C’est donc devant ma série pas très reposante pour essayer de me récompenser « de m’être choisi » que j’ai réalisé que le vin rouge avait le super pouvoir de rendre des choses pas mal plates pas mal le fun. Et si ma vie était pas mal plate ? 

Plutôt que de m’apitoyer sur mon sort et de me forcer à écouter la série-récompense-plate, je me suis couché sur le dos, au sol, le cellulaire à la main. J’ai repensé aux vidéos, j’ai repensé à mon ambition de devenir inspirante, et je me suis mis au défi : me trouver une nouvelle passion.

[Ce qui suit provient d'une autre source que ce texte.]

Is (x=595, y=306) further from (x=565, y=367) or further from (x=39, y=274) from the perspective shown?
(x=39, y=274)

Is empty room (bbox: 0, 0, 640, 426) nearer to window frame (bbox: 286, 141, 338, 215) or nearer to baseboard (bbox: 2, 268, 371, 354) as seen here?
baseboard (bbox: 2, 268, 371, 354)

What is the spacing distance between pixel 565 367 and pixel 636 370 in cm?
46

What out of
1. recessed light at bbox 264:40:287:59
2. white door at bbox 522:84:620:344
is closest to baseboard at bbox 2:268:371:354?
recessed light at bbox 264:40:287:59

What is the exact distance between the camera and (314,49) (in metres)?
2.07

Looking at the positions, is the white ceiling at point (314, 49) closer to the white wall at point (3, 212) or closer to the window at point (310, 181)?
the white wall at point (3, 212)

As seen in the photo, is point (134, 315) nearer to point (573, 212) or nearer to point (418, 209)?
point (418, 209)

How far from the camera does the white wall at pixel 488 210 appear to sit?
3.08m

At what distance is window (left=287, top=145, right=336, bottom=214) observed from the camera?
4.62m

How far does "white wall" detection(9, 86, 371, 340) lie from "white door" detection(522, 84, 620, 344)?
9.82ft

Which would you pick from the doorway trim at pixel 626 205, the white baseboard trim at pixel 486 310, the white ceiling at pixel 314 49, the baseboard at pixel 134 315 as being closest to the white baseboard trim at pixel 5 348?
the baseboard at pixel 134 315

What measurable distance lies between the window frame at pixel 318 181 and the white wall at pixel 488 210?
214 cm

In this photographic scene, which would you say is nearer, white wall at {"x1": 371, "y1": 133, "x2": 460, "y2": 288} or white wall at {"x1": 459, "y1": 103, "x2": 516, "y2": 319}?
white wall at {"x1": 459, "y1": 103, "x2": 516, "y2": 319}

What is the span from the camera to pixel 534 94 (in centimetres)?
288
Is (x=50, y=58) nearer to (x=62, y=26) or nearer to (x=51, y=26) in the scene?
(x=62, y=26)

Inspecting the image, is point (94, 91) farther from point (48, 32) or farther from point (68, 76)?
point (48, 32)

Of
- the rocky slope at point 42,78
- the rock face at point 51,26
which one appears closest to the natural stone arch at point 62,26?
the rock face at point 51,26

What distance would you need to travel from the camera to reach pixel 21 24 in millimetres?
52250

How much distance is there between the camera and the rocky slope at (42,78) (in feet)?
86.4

Qu’est-ce que je peux bien faire pour combler mes soirées, pour permettre au génie rouillé sa minute de silence ? Puis, un déclic m’est venu. Quand j’avais 6 ans, je jouais du piano, et il me semble que j’aimais ça. 

Pour vous mettre en contexte, ma quête de l’inspirant n’a pas commencé en 2020. Je n’en étais donc pas à ma première initiative de pianiste torturé. Cependant, le 1er janvier 2025, c’était différent, j’étais différente. J’avais arrêté de boire depuis 7 jours. Le 1er janvier 2025, je me suis donc acheté un piano à 18 h 46, les jambes en l’air vers le ciel pour reposé mon dos qui me rappelait que je l’avais engourdi pendant quelques années. 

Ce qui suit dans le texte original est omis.